In order to strengthen the mechanisms of corporate governance, the internal and external auditors should be mutually support and cooperate. (Gramling and Myers, 2003).
The barriers to the contribution of the external and internal audit
The corporate frauds such as Enron and other recent audit failures have highlighted the importance of auditor independence as a global issue. According to Mautz and Sharaf (1961), "auditor independence is a cornerstone of the auditing profession, and a crucial element in the statutory corporate reporting process." An auditor is expected to be free from undue influence which may affect his own opinion about the state of affairs of his client's business. The auditor is required to be independent and also be seen to be independent by stakeholders of the company he is reporting on.
Dictionary of International Accounting Terms (2001) defines "audit independence as an individual who should have no personal or financial involvement with a client." Louwers et al. (2007) defines "independence as a mental attitude and physical appearance which the auditor would not influenced by others in judgment and decision making." However, Whittington & Pany (2004) concluded that "auditor independence is relative and not absolute. Commonly there are five threats to auditor independence are identified. These are self-interest, self-review, advocacy, familiarity and intimidation threat." (Cosserat, 2004)
The elements that give rise to these threats include tenure, rendering of non audit services, ability of managers to influence the compensation of auditors, size of the audit and strength of audit committee. Other factors included large size of audit fees, highly competitive audit service market, and non existence of audit committees.
Different researchers have recognised the auditor independence also as an ethical issue. Mednick (1990) stated that "there should be more emphasis on developing professional ethics in order to overcome the problems related to auditor independence." Ethics are important to the auditors because it helps the auditors to decide the concept of right and wrong and how to react in difficult situations.

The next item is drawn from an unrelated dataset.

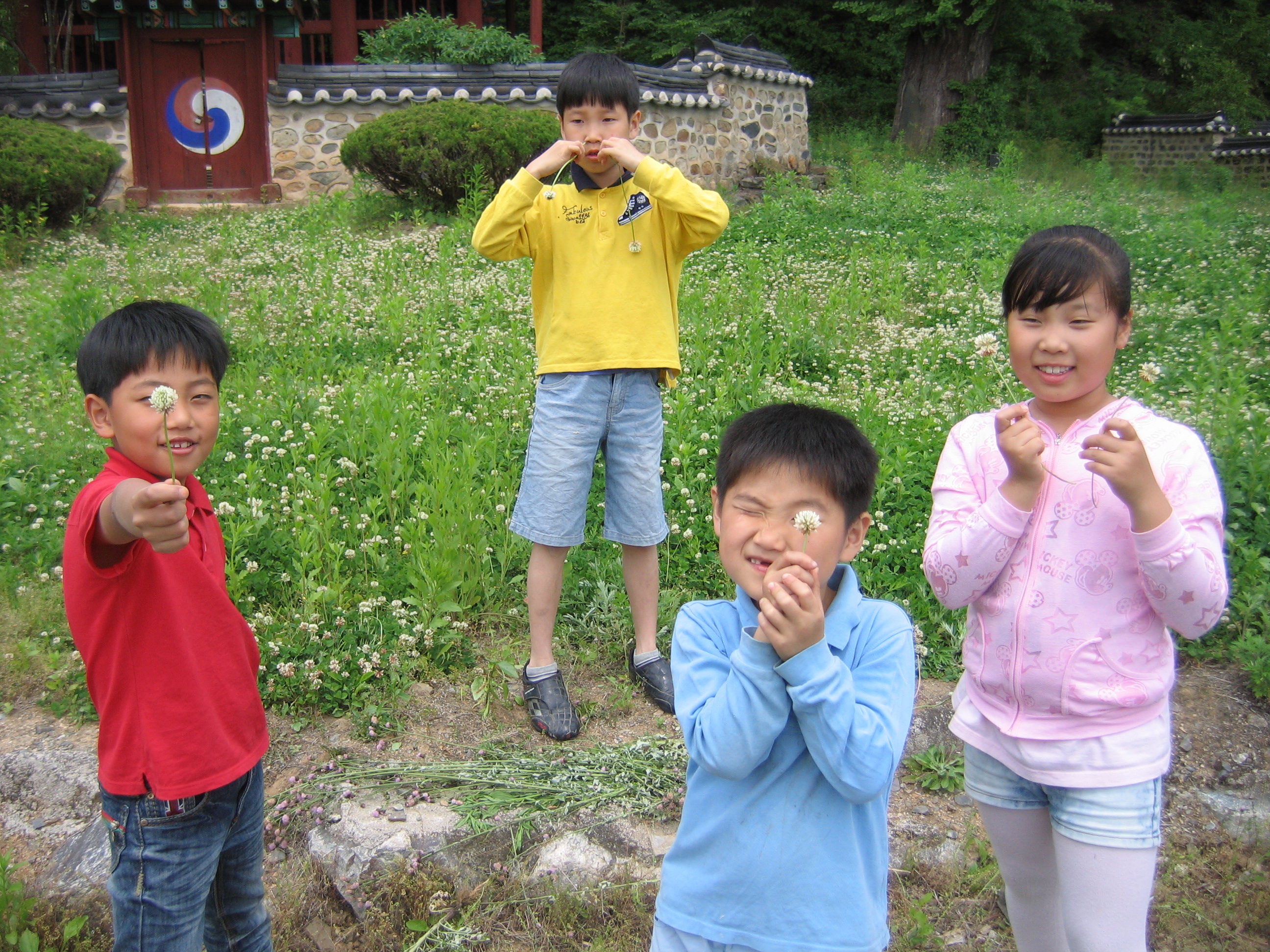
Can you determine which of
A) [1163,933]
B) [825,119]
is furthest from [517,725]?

Therefore, codes of ethics are relatively important as rules in the accounting profession.
On the one hand, external auditors need to evaluate the internal auditors' functions such as the internal auditors' competence, objectivity, and work performance when conducting an independent audit for a large company who has an internal audit staff. The effective independent audit is to provide adequate lines of communication between the internal and external auditors.
This aspect is extremely important because of the working team relationship that must exist. If it does not exist, it is likely that this aspect can significantly influence many audit decisions made by the external auditors. Thus, because of the nature of this relationship, communication problems can affect the outcome of an effective and efficient independent audit.
The internal audit has moved from being an extension of financial control, focussing on financial accounts and the operation of routine internal financial controls in many companies. The external auditor's responsibilities role in corporate governance is fundamental complements in helping to achieve the desired aims of corporate governance. It expressed that financial information is important to the growth of any economy. There have been some of the corporate scandals happened over the years and this has raised questions about the independence of the auditor in the discharge of his statutory function. The way to improve the communication between internal and external auditors is to recognize the barriers that may cause problems. Various training and educational efforts can be offered once the problems have been identified.